Q: I rented a condo last summer, planning to stay for a year. No formal lease was signed. The landlord told me in the winter that he was having trouble making his mortgage payments, and sure enough, the place was sold in April and I was given a month to move. I moved out, but wonder if I could have protested. –Jim F.

A: The key to your question lies not in the absence of a "formal lease." In fact, the phrase "formal lease" has no legal meaning. Instead, the question is what the parties — you and the landlord — intended when you reached your agreement.

If you both thought that the rental was for a year, but didn’t reduce that understanding to writing, that simply means that you had an oral lease, which is enforceable in all states for up to one year.

An oral lease, for sure, is harder to prove — if you or the landlord were to claim that the understanding was for a month-to-month deal, for example, you’d be in the uncomfortable position of having to rely on your memories to prove your positions (the classic "he said — he said").

But this difficulty of proof does not mean that the underlying contract is not valid. It simply means that a judge would have a tough time deciding what that oral agreement said.

When you write that you were "planning" on staying for a year, was that wish communicated to the landlord? Did he agree, or even remain silent as you discussed your plans? Assuming he agreed (or you can prove that his silence signaled consent), then you had a lease. And here is where you lost your chance to push back when the bank gave you a 30-day notice.

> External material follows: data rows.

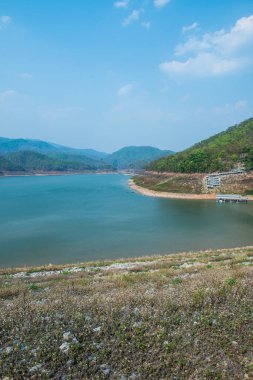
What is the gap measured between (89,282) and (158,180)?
7016cm

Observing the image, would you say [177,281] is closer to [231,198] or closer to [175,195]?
[231,198]

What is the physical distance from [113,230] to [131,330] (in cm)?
2554

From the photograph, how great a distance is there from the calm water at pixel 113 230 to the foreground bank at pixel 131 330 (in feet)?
45.5

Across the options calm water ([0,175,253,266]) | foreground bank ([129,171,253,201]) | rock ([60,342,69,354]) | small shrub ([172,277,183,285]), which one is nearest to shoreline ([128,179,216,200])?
foreground bank ([129,171,253,201])

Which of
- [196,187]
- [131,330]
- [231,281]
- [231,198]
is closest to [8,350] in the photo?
[131,330]

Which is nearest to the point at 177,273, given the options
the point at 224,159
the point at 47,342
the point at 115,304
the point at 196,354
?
the point at 115,304

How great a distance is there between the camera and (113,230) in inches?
1287

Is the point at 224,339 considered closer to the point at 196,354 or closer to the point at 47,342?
the point at 196,354

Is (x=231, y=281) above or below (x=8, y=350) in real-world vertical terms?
above

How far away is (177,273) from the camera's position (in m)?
12.0

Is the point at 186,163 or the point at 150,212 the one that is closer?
the point at 150,212

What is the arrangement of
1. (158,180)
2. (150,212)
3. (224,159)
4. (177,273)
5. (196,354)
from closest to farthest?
(196,354) → (177,273) → (150,212) → (224,159) → (158,180)

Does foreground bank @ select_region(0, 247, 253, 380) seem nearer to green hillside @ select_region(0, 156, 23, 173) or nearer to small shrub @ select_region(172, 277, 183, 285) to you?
small shrub @ select_region(172, 277, 183, 285)

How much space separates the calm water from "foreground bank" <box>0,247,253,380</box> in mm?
13881
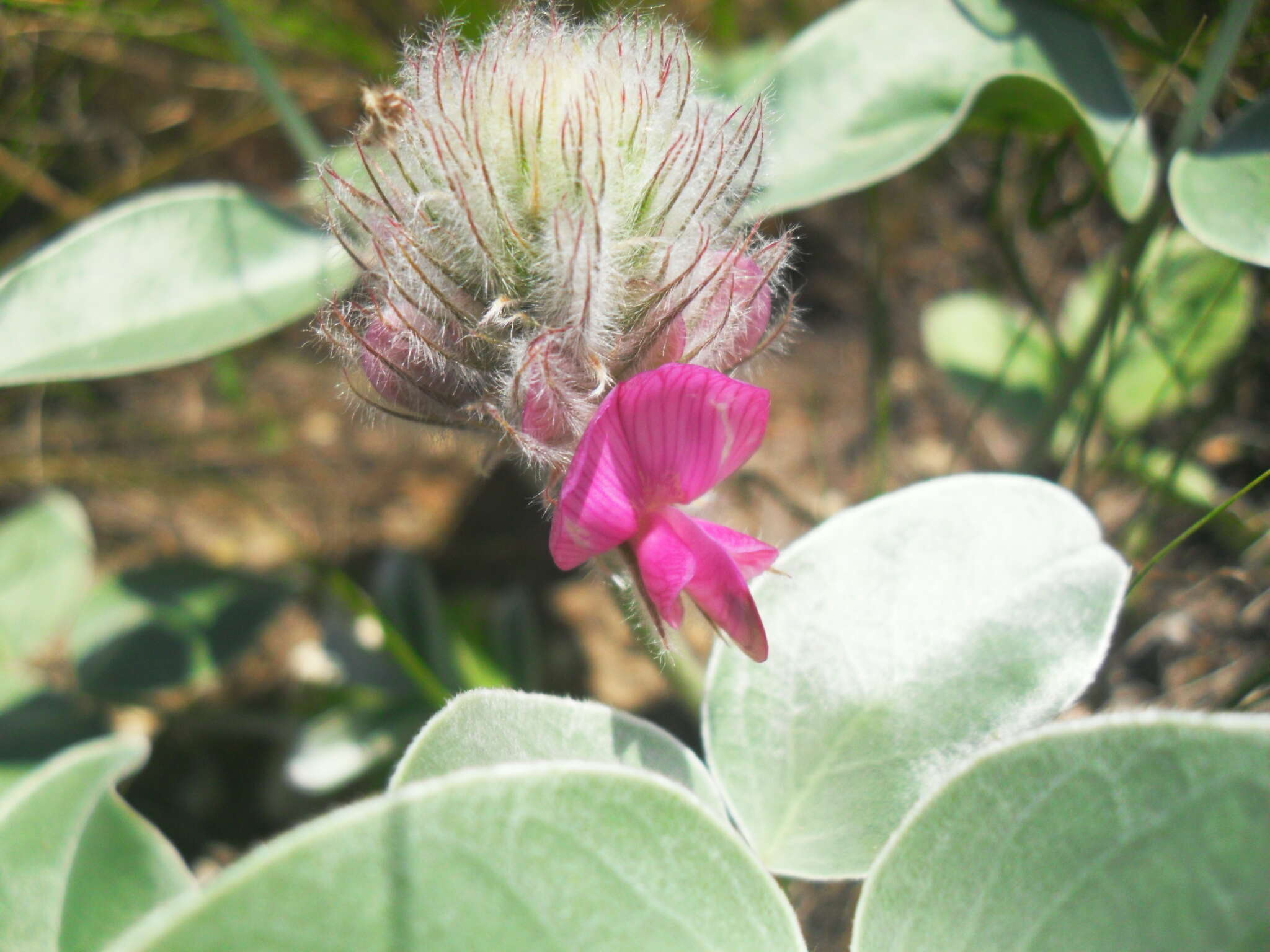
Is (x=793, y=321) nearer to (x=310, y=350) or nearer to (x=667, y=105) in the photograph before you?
(x=667, y=105)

Since May 2009, federal law has given tenants whose rentals have been foreclosed the right to stay in the rental through their lease term, unless the place is bought by a natural person (not a corporation or real estate investment group) who intends to move in.

In that event, tenants get 90 days to move out. And even if you were instead a month-to-month tenant (or you couldn’t prove your lease-holding status), you would also get 90 days. So either way, you were told to leave much too quickly.

Q: The news recently covered the case of International Monetary Fund chief Dominique Strauss-Kahn, who was arrested in New York on sexual assault charges, and released to "house detention" pending trial. Because he doesn’t have a home in New York, he had to rent one — and his first landlord backed out of the deal. I’m curious — did the landlord have grounds to refuse to honor the lease? And what about this house detention — isn’t that a nightmare for any landlord? –William D.

A: You weren’t alone in noticing that Dominique Strauss-Kahn’s lawyers apparently went to the bail hearing with a signed lease in hand, only to later learn that the landlord had decided not to go along with the deal.

The New York Times reported that one of Strauss-Kahn’s lawyers noted that he could have insisted on moving in, but backed down in light of the furious opposition. Good move, that; Strauss-Kahn has more important things to worry about than fighting with his neighbors.

It’s hard to imagine that the leasing agents at Bristol Plaza didn’t know what they were facing. After all, not so long ago they turned down Bernard Madoff, another would-be detainee and hopeful resident, on the grounds that his presence would expose the rest of the residents to too much commotion.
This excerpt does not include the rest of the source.